A.描きたかった物語のためですが、父と娘、父と息子というケースも考えました。ショーンは16歳ですが、ふつうなら友だちと楽しく過ごしたり、パーティーに行って酒を飲んだり、ガールフレンドがいたりするでしょう。弟の面倒など見たくないでしょうし、大人になりたいとも思わないでしょう。ただ楽しくやりたいだけです。でも、状況がそれを許してくれなくなってしまい、ティーンエージャーの苦悩や成長も『Life is Strange』らしい要素のひとつだと思いました。

Q.マックスとクロエの人気が高いだけに、(主人公を変えることは)商業的には英断だったのでは?

A.スクウェア・エニックスは我々にマックスとクロエの物語をファンに提供するように言うのではなく、自由を与えてくれました。ストーリーも気に入ってもらい、合意していただきました。

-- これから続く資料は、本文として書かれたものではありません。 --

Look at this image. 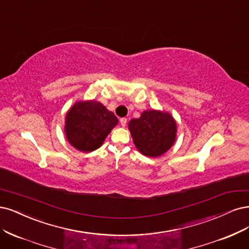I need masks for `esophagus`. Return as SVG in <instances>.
Instances as JSON below:
<instances>
[{
    "mask_svg": "<svg viewBox=\"0 0 249 249\" xmlns=\"http://www.w3.org/2000/svg\"><path fill=\"white\" fill-rule=\"evenodd\" d=\"M120 123H121V126L125 127L126 124H127V119L126 118H121V119H120Z\"/></svg>",
    "mask_w": 249,
    "mask_h": 249,
    "instance_id": "obj_1",
    "label": "esophagus"
}]
</instances>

Q.マックスとクロエは『Life is Strange 2』に登場するのですか?

A.本作は新しいストーリーです。それ以上はご想像にお任せします。

Q.マックスの日記のような要素は本作でもありますか?

A.はい、あります。ショーンは絵を描くのが好きな青年です。

Q.最後にメッセージを。

A.前作ではファンやプレイヤーからたくさんの手紙やフィードバックをもらい、感激しました。私たちはストーリーに共感してもらい、何か大事なことについて考えてもらえればとてもうれしいです。ストーリーとキャラクターを楽しんでもらい、大事なことについて考えてもらう、これは私たちにとってとても大事なことです。